-- begin DOCUMENT TEXT --

Skip to contents

This function computes a fuzzy similarity score between two strings based on the token set ratio methodology. It considers the intersection and differences between tokenized word sets from the input strings, and calculates a similarity score normalized by string lengths.

Usage

fuzzy_token_set_ratio(s1, s2, score_cutoff = 0)

Arguments

s1

A character string. The first string to compare.

s2

A character string. The second string to compare.

score_cutoff

A numeric value (default is 0) specifying the minimum similarity score threshold. Scores below this threshold may trigger early exits in the computation.

Value

A numeric similarity score between 0 and 100, representing the degree of similarity between the two input strings.

Details

This function performs the following steps:

  • Tokenizes the input strings.

  • Identifies intersecting and differing tokens between the two tokenized sets.

  • Computes the longest common subsequence (LCS) distance for differing tokens and normalizes it.

  • Calculates similarity ratios for intersecting tokens combined with differing token sets.

  • Returns the maximum of the normalized LCS distance and the two intersecting token ratios.

The function short-circuits to return 100 if one token set is a subset of the other. If either input string is empty, the function returns 0.

Examples

# Example usage:
fuzzy_token_set_ratio("fuzzy was a bear", "fuzzy was a dog", score_cutoff = 80)
#> [1] 84.61538
fuzzy_token_set_ratio("hello world", "world hello")
#> [1] 100

-- end DOCUMENT TEXT --
-- begin DATASET EXCERPT --

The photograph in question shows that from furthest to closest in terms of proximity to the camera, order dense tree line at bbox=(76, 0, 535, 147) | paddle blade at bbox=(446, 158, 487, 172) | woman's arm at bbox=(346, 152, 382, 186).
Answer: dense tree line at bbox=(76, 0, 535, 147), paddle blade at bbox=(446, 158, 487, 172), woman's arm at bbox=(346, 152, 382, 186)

-- end DATASET EXCERPT --

→ GIVEN PROBLEM: According to the fuzzy_token_set_ratio documentation, what does the function return if either input string is empty?

→ RESPONSE TO THE TASK: It returns 0.